Yeah, posts and threads still going through it's just that the page doesn't update.
This used to last a few days at a time while I closed down or moved the larger threads but it eventually became beyond my ability as a moderator to repair. The only thing I didn't try was deletion because that "solution" defeats the point of content being on an internet forum.
 
Article:
At $200,000 in Funding - Sidereals Supplemental Content: Battle Arts of the Back Alleys - A selection of martial arts favored by criminals and disreputable grandmasters: Seven Drunken Gods, Devil Pipe, Roaring Iron, and Prince-Eating Mendicant styles.
Source: Sidereals Kickstarter


Well those sound promising. :V

I think I've seen Vance talk about Devil Pipe before, and two of the others I think I've at least seen the name, but is Roaring Iron new?

Also, they are slowly adding more premium reward tiers:

Article:
Now that we've funded a bunch of supplemental content (which will likely be released in a Companion book or two), surely there's room to add some more premium reward tiers?

Yes, we'll add more premium reward tiers. Note that these will still be limited in quantity and pretty pricey.
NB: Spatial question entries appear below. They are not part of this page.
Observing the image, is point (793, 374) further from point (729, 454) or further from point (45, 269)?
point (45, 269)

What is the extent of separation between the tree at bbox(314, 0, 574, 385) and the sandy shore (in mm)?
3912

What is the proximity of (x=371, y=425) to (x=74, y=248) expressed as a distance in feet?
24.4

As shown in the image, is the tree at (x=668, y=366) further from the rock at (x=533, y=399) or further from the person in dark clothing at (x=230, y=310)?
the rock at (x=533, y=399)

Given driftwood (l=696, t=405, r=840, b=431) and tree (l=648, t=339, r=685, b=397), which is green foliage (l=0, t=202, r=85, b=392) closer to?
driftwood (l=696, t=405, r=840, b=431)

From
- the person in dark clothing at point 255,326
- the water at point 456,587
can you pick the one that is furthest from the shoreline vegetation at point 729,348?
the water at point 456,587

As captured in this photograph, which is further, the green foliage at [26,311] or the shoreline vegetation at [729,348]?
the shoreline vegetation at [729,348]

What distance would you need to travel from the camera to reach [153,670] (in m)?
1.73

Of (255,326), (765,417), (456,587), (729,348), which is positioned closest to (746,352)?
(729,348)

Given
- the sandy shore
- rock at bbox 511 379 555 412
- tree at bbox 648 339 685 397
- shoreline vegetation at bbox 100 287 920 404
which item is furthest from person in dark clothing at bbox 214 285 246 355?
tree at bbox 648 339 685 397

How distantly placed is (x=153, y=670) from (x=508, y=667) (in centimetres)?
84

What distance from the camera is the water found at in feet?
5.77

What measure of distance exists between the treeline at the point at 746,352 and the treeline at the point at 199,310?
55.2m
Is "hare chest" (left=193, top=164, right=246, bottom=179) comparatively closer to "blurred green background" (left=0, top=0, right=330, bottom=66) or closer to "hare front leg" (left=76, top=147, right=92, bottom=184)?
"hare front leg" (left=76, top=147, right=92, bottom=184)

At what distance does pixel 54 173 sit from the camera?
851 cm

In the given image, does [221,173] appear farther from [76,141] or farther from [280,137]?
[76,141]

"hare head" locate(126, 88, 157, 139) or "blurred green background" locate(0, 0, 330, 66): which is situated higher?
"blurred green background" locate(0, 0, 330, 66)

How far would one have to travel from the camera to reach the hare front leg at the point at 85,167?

But if you want to go big on rewards, here's what will be added:

Nov 30 at 6 AM EST, Recruiter of Prodigal Stars ($450) will offer a Quick Character Write-up for a living Sidereal of your choice

Nov 30 at 6 PM EST, Sorcerer of the Celestial Design ($450) will offer a Custom Spell based on your suggestions.

Dec 7 at 6 AM EST, Legend of Secret Arts ($650) will offer a Quick Character write-up of a Sidereal of your choice, along with a secret technique they possess for one of their Martial Arts styles.

Dec 7 at 6 PM EST, Legend of Sorcerous Wisdom ($650) will offer a Quick Character write-up of a Sidereal of your choice, along with a Custom Spell based on your suggestions.

Dec 14 at 6 AM EST, Master of Twofold Enlightenment ($650) will offer a Custom Spell and a Sidereal Martial Arts Charm based on your suggestions.

Dec 14 at 6 PM EST, Heritor of the Sorcerer's Mantle ($850) will offer both a Custom artifact and a Custom Spell based on your suggestions.
Source: FAQ
 
Battle Arts of the Back Alleys? Perhaps at last we shall have a worthy successor to Six-Fisted Cockpuncher Style...
 
It 's one of the martial arts practiced by the outlaw schools of Wu-jian. It is focused on quick group ambushes followed by a quick retreat into the shadows.
 
Common metaphors for guns include...

Maybe Roaring Iron will have flame pieces as a form weapon?
The Blood paint their bodies and faces with dark red
sigils. These are meaningless, intended only to intimi-
date and misdirect enemies and lend members a myste-
rious air. The Blood run a racketeering ring in Shades,
offering protection against malignant ocean spirits and
raksha. So far, the only real victims are shopkeepers
who refuse to pay, though the Blood stage an elaborate
ceremony replete with props once a year to make it seem
they're indeed driving off spirits and fae. The school's
Roaring Iron style incorporates firewands — not all in
working condition, but the Blood manage to obscure
that with their forceful posturing
Roaring Iron style was mentioned in the exact same bit of The Realm that Prince-Eating Mendicant is from.
 
I adore the Charms that let you mess with the dead. Can't wait to go up against an Abyssal flame-caster slinger with a posse of deputised Dead Righteous Devil practitioners.